▶ _Direction 1_
Reproduce the stretch of rows from the start of the rows through the line that contains "No rouleaux formation.", keeping every line unchanged.

WAX Hyperion Full History is awesome for running lightning fast queries on historical indexed data, however certain dApps, Applications and specific use cases require a live view of indexed data. Hyperion is quite capable of providing this through a feature called streaming.
The Hyperion Streaming feature is quite simply enabled in the wax.config.json
file and can be accessed and utilised using the EOS RIO Hyperion Stream Client.
A common issue encountered after enabling this streaming feature on a production WAX Hyperion Full History service is that it simply won’t work when situated behind a load balancer. The reason for this is that Hyperion streaming uses a websocket connection on a non standard port by default and ideally requires the load balancer to be configured and listening for websocket upgrade requests.
This next sub-article in the series will describe how to enable and configure Hyperion streaming using websockets on HAProxy.
EOS RIO have an excellent Hyperion Documentation Repository including details on how to run their Hyperion Full History product, however this article will expand on their current documentation.
Once again this Technical How To series will cover some of EOS RIO’s same content and will add operational nuances from a practical stand point and our experience.
Learn more about EOS RIO Hyperion
This article has been updated to reflect the current Hyperion deployment in September 2023.
WAX Hyperion Streaming with a WAX Load Balancer
Websockets create a full duplex connection between client and server over a single TCP connection which is utilised by the Hyperion streaming feature. In order to provide load balancing and redundancy of this streaming service, a reverse proxy that supports websockets is needed.

▶ _Direction 2_
Rewrite the stretch of the Hyperion streaming article from "WAX Hyperion Full History is" through "websocket upgrade requests.", replacing "load balancer" with "reverse proxy" wherever it appears.

▶ _Rows_
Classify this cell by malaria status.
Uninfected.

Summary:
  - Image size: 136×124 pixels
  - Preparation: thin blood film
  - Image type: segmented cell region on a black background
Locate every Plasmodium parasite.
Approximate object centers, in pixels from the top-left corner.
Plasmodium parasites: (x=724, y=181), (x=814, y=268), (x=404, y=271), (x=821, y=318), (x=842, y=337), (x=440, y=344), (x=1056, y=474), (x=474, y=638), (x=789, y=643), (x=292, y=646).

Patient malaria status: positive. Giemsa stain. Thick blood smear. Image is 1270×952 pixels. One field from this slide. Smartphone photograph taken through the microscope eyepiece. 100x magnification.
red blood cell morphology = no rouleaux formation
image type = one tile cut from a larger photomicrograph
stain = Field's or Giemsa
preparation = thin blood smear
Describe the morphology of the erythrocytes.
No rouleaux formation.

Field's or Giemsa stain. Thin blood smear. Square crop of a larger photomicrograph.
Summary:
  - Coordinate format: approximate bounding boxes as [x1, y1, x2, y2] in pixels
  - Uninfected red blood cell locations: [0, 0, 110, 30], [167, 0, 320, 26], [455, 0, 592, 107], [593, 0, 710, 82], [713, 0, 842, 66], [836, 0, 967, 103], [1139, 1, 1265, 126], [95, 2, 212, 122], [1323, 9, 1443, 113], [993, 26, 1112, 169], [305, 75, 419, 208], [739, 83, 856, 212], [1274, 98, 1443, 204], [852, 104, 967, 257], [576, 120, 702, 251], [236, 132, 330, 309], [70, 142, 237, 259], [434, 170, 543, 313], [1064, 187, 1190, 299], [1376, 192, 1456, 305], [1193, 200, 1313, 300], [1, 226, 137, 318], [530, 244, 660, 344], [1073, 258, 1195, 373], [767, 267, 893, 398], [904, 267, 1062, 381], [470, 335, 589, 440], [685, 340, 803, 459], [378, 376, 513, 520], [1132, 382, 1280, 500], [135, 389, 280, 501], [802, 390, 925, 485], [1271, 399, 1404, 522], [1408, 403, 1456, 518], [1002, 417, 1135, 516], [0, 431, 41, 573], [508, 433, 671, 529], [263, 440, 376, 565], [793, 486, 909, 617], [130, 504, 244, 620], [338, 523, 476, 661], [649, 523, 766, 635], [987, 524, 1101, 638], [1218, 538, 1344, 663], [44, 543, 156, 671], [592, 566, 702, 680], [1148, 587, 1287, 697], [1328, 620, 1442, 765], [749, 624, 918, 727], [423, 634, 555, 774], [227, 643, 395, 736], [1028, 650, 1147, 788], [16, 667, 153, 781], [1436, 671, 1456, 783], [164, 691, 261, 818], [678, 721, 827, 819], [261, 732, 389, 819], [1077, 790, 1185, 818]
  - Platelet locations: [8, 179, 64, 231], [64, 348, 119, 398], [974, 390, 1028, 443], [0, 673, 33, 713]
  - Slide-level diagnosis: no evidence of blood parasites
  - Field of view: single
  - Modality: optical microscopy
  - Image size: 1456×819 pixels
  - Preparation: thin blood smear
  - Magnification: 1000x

▶ _Result 1_
Classify this cell by malaria status.
Uninfected.

Summary:
  - Image size: 136×124 pixels
  - Preparation: thin blood film
  - Image type: segmented cell region on a black background
Locate every Plasmodium parasite.
Approximate object centers, in pixels from the top-left corner.
Plasmodium parasites: (x=724, y=181), (x=814, y=268), (x=404, y=271), (x=821, y=318), (x=842, y=337), (x=440, y=344), (x=1056, y=474), (x=474, y=638), (x=789, y=643), (x=292, y=646).

Patient malaria status: positive. Giemsa stain. Thick blood smear. Image is 1270×952 pixels. One field from this slide. Smartphone photograph taken through the microscope eyepiece. 100x magnification.
red blood cell morphology = no rouleaux formation
image type = one tile cut from a larger photomicrograph
stain = Field's or Giemsa
preparation = thin blood smear
Describe the morphology of the erythrocytes.
No rouleaux formation.

▶ _Result 2_
WAX Hyperion Full History is awesome for running lightning fast queries on historical indexed data, however certain dApps, Applications and specific use cases require a live view of indexed data. Hyperion is quite capable of providing this through a feature called streaming.
The Hyperion Streaming feature is quite simply enabled in the wax.config.json
file and can be accessed and utilised using the EOS RIO Hyperion Stream Client.
A common issue encountered after enabling this streaming feature on a production WAX Hyperion Full History service is that it simply won’t work when situated behind a reverse proxy. The reason for this is that Hyperion streaming uses a websocket connection on a non standard port by default and ideally requires the reverse proxy to be configured and listening for websocket upgrade requests.